◆ EXERCISE PROMPT
Nothing is needed except the lines below that run from the one with "Voorjaars-pianoconcert Laurence Fierens" through the one with "Giovane donna sorridente", repeated exactly.

◆ PROVIDED RECORDS
______
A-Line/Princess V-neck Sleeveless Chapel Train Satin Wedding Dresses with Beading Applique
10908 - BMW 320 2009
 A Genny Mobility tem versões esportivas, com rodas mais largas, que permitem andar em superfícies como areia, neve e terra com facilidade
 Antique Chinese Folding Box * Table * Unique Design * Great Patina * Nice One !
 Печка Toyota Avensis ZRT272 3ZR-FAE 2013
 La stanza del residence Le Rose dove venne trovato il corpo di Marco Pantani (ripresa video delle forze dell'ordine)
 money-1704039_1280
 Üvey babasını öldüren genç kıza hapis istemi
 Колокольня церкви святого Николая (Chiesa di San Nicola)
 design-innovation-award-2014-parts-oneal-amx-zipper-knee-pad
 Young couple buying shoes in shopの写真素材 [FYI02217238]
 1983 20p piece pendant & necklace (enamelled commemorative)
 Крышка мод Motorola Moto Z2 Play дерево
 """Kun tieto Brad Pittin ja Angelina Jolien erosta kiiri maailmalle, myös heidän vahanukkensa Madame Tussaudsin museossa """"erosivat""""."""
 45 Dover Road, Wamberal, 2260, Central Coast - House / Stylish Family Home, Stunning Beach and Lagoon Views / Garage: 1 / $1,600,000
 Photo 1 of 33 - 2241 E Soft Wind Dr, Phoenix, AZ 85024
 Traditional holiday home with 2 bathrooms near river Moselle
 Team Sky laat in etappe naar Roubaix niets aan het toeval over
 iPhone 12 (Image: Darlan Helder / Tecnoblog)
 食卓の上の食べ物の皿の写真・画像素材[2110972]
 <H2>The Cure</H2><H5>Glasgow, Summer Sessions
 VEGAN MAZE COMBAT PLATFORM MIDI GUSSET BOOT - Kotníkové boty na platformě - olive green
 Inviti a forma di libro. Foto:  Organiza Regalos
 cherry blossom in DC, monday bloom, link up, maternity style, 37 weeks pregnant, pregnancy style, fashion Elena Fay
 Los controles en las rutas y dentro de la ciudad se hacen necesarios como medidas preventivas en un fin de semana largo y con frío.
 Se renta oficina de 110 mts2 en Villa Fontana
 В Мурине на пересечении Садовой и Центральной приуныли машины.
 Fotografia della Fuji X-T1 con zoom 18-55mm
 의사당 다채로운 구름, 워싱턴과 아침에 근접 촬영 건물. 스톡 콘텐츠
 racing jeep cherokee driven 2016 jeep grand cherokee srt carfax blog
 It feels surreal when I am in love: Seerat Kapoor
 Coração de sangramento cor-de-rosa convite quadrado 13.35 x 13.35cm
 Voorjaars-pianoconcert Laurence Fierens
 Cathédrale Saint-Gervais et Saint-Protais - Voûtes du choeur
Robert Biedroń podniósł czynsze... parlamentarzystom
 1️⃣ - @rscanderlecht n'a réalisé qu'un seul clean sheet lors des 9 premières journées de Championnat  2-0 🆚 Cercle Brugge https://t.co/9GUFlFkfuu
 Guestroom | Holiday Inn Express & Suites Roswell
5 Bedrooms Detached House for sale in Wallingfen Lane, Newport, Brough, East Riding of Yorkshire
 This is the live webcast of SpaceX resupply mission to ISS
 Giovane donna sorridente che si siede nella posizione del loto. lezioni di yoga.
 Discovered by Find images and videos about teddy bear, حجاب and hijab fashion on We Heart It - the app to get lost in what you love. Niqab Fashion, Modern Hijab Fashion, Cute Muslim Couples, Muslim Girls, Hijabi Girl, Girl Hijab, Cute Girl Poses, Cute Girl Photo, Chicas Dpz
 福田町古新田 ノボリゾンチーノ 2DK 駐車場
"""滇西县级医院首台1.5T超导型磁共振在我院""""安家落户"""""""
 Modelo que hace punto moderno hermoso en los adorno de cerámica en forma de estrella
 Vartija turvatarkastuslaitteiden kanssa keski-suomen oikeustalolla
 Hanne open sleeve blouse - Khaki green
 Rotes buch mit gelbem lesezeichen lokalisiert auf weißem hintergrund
______
◆ EXPECTED ANSWER
 Voorjaars-pianoconcert Laurence Fierens
 Cathédrale Saint-Gervais et Saint-Protais - Voûtes du choeur
Robert Biedroń podniósł czynsze... parlamentarzystom
 1️⃣ - @rscanderlecht n'a réalisé qu'un seul clean sheet lors des 9 premières journées de Championnat  2-0 🆚 Cercle Brugge https://t.co/9GUFlFkfuu
 Guestroom | Holiday Inn Express & Suites Roswell
5 Bedrooms Detached House for sale in Wallingfen Lane, Newport, Brough, East Riding of Yorkshire
 This is the live webcast of SpaceX resupply mission to ISS
 Giovane donna sorridente che si siede nella posizione del loto. lezioni di yoga.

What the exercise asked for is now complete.